Okay, two years ago this place would have rendered a 4 Star Review. The place was a laid back alternative to the hyped up Rehab party down the road. There were lots of people who were there not to be hot-bodies and flaunt what they got, but to actually listen to some good music music and be social by the pool. But as with most things. Fame seems to corrupt.
I returned this summer only to find the place completely flip-flopped. It's become yet another haven for the egocentric and those whose outer beauty must be overcompensating for the disgusting truth of what lies inside. Tons of hard bodies and hotties roaming around like a bunch of sun bleached ants doing a mating dance. Being of the "attached" assortment, this kind of prowling was intimidating. Gave a whole new meaning to the term "meat market".
The cover is outrageous for a place where you can't even sit down. Best suggestion is to get your hookup long before you get to the bouncer. The guy has a memory like an elephant. I tried to explain that my "VIP" card had been left in my room and he immediately made me out to be some deadbeat. I walk around outside for awhile hoping to return to somebody a bit more generous. Not the case. $40 later (for me and my lady) and we were in.
The drinks have always been a bit expensive, but permissible then. Now, you have to deal with alot of BS and pay top dollar for watered down drinks. Some words of advice, PAY CASH. I let a tab open and when all was said and done, the bartender included his tip in my bill. Not that what he added was unreasonable. But the fact that he took the liberty to do so kind of piffed me a bit (I usually tip in cash).
The music was beyond unbearable. The first couple djs played "mash-ups" blended with garbage mainstream hip-hop and badly might I add. Patiently waiting for the some house music, the next dj answers my prayers (kinda). But this was more techno than house. Just way too hard and loud for the time and place.

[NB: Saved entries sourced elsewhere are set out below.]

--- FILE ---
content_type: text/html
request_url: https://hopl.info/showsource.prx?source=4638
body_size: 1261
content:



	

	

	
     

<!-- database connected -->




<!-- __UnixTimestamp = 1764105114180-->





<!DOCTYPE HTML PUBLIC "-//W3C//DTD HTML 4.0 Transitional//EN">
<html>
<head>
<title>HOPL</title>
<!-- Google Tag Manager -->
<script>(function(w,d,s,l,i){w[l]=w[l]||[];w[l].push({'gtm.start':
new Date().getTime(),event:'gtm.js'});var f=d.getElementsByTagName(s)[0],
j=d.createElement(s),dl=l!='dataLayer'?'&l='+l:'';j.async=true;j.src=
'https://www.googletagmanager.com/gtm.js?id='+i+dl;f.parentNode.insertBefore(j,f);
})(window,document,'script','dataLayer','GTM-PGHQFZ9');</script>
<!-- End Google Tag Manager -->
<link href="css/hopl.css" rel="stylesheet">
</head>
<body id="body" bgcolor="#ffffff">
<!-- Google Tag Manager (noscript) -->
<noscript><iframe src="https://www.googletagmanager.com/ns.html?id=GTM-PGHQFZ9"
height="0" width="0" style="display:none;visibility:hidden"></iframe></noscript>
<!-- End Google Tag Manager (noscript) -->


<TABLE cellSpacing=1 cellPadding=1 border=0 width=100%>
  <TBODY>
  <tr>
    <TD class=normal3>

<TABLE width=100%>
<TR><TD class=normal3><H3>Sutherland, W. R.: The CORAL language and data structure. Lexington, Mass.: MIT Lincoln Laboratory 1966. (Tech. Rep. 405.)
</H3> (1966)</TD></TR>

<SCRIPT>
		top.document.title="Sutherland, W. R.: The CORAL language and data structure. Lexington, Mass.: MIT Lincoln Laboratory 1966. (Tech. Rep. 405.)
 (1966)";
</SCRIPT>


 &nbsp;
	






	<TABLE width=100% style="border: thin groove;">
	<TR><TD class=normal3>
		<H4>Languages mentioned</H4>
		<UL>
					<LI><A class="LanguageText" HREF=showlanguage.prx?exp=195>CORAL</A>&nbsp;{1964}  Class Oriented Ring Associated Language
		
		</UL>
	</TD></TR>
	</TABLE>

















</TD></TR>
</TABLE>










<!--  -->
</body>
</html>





I had hoped to get that laid back South Beach vibe from Wet Republic when I returned but only got an excuse for the party monsters to come out into the daylight. I had hoped to be able to hang out with a more average sort and listen to some deep grooves while chilling out at the pool. What I got was cocaine frenzied mating ritual of overly (I actually was going to go with ridiculously) chiseled bodies that I didn't want to be part of.
My suggestion:
Pack a mini cooler of your favorite alcoholic beverage. Come as you are. And find a lounger along the west side of lazy river where you can still hear the music from beyond the wall of Wet Republic.
Rated Two Stars for:
Bad vibes
Worse music
Expensive drinks
Only thing saving this from being a one-star review is that I've seen this place better. So I know it has potential. Loose the "bros" and "hos" attitudes and I might come back.